Bovine sera capable of inhibiting plaque formation of poliovirus may be highly selective in their action. A bovine serum that strongly inhibited plaque formation of the CHAT type 1 attenuated poliovirus had little effect on the 24 other type 1 strains tested, whether attenuated or virulent. An inhibitory factor, located in the 19 S serum globulin fraction by gel filtration with Sephadex G-200, did not affect replication of the sensitive virus, but it did initially neutralize virus in a cell-free system according to first order kinetics.
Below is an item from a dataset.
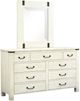 Magnussen Home® Chesters Mill Alabaster/Aged Iron Drawer Dresser-0
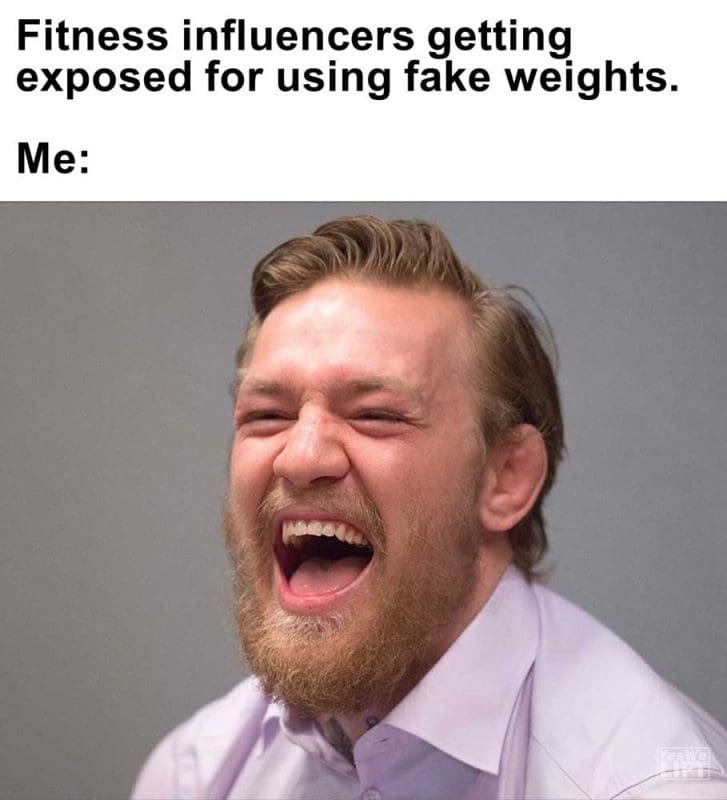 Fitness Influencers Getting Exposed For Using Fake Weights Me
The neutralized virus was reactivated at pH's below 5.0.

In correlating the inhibition in plaque reduction tests with the effects of cell-free neutralization, three results were observed: a) virus sensitive in both systems, b) virus nonsensitive in plaque reduction tests but sensitive to direct incubation with inhibitory serum and c) virus relatively nonsensitive in both systems.

In experiments with sequential neutralization, the addition of fresh bovine serum to mixtures containing virus previously exposed to bovine serum did not cause neutralization of the remaining infectious virus. However, type 1 antiserum did neutralize additional virus, although the amount neutralized and the rate of the second reaction were both somewhat diminished. Conversely, bovine serum added to complexes of virus and type 1 antiserum did not neutralize the residual virus.